*PASSAGE*:
-----

The MSA establishes the overall relationship terms that apply to all work: payment terms, IP ownership, warranties, liability limits, confidentiality, termination rights, dispute resolution. The SOW specifies details for a specific project: deliverables, timeline, milestones, fees for this particular engagement. Think of the MSA as the framework and SOWs as individual projects within that framework. You negotiate the MSA once, then execute quick SOWs for each new project. This saves time and ensures consistency.
Should the client or provider own the intellectual property?
It depends on the arrangement and bargaining power. Clients typically want to own all deliverables. Providers may want to retain IP rights to reusable code, methodologies, or tools. Common compromises include client owns project-specific deliverables while provider retains pre-existing materials and general knowledge. Address this explicitly in the MSA. Without clear assignment language, the provider retains copyright by default under US law. This is a frequent source of disputes. Your attorney can help negotiate appropriate IP terms for your situation.
How should I structure payment terms?
Common structures include hourly rates (suitable for undefined scope), fixed project fees (suitable for well-defined deliverables), monthly retainers (suitable for ongoing services), or milestone-based payments (suitable for phased projects). For hourly work, specify rate, maximum hours without approval, and how time is tracked. For project fees, tie payments to milestones or deliverables. Include invoice frequency, payment timing, late fees, and expense reimbursement. The structure should match the work type and both parties' cash flow needs. Your attorney can advise on what's market standard for your industry.
What liability limitations should I include?
Providers typically want to cap liability at fees paid (all-time or past 12 months) and exclude consequential damages. Clients want adequate remedies if provider breaches. Common compromises include liability capped at fees paid for general claims, but uncapped for gross negligence, willful misconduct, IP infringement, or confidentiality breaches. Some agreements exclude consequential damages but allow direct damages. The appropriate limit depends on services risk level, fees involved, and insurance coverage. Never waive liability for your own intentional acts. Your attorney should negotiate limits appropriate to your situation and ensure your insurance covers them.
Can I use the same MSA for multiple clients or providers?
Create a template MSA that works for your business, then customize party names and project-specific terms for each relationship. Standard provisions (payment timing, IP ownership approach, liability limits, termination procedures) can remain consistent. This ensures all your client relationships operate under similar terms and reduces legal review costs. However, each MSA should be reviewed to ensure terms fit that specific relationship. Large clients may require their own paper. Government clients have mandatory clauses. Your attorney can create a solid template and advise when customization is needed.

-----

Chart reading data
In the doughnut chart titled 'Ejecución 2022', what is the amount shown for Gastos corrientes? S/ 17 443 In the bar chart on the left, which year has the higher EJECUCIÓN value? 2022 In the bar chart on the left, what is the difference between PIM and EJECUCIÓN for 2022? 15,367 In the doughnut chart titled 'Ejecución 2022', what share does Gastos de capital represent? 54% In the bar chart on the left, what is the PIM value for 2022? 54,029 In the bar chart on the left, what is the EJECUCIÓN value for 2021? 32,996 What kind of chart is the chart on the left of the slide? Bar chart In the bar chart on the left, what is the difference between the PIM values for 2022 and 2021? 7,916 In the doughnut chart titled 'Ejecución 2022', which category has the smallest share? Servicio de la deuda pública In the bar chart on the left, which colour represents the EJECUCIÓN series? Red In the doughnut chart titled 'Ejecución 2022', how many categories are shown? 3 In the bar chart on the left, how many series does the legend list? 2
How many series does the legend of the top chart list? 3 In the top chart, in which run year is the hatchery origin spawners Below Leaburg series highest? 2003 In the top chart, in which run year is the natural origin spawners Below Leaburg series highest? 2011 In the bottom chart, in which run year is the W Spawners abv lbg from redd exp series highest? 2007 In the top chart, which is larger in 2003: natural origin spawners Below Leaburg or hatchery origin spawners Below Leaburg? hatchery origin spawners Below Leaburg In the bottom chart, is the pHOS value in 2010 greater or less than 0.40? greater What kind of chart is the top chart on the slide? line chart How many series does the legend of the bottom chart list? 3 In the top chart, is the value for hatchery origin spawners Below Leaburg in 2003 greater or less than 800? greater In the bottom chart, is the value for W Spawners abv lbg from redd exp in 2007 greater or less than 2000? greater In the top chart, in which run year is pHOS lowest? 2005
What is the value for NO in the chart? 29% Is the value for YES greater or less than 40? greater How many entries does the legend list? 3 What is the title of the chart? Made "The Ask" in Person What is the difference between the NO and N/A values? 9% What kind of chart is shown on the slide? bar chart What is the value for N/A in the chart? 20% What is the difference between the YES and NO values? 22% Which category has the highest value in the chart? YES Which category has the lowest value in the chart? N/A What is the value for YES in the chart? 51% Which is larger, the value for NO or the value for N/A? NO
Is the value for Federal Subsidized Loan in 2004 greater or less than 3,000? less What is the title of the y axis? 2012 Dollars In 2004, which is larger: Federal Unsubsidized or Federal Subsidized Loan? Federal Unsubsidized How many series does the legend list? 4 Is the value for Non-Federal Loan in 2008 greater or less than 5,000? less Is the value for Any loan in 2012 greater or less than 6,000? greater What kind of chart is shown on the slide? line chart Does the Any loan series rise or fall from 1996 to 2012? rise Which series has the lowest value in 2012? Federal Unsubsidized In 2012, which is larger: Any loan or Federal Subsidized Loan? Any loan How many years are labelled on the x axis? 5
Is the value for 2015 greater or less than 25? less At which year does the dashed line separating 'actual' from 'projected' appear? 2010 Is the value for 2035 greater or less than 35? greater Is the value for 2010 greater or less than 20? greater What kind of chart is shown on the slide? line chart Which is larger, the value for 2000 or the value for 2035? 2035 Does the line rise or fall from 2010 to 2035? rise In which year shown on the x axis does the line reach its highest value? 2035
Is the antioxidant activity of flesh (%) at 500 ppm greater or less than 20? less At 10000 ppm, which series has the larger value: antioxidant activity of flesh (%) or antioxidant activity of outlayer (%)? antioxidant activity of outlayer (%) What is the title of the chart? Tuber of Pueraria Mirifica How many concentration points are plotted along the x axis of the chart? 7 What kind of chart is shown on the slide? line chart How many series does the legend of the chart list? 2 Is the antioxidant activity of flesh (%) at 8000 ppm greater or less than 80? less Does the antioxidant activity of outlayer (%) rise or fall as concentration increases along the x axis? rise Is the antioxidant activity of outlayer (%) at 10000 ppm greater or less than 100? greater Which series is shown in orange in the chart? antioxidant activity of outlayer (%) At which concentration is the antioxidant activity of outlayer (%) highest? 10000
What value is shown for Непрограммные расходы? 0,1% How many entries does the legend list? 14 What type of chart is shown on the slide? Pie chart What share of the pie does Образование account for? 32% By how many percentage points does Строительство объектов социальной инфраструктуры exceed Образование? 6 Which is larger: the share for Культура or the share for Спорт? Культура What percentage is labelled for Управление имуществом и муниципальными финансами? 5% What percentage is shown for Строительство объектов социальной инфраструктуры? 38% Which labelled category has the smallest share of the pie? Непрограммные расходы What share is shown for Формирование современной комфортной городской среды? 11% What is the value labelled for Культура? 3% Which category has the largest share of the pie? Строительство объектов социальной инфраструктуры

-----

*WORK TO COMPLETE*:
Rewrite the part of the MSA text that opens with the words containing "Should the client" and closes with "for your situation.", replacing "bargaining power" with "negotiating leverage".

*OUTPUT*:
Should the client or provider own the intellectual property?
It depends on the arrangement and negotiating leverage. Clients typically want to own all deliverables. Providers may want to retain IP rights to reusable code, methodologies, or tools. Common compromises include client owns project-specific deliverables while provider retains pre-existing materials and general knowledge. Address this explicitly in the MSA. Without clear assignment language, the provider retains copyright by default under US law. This is a frequent source of disputes. Your attorney can help negotiate appropriate IP terms for your situation.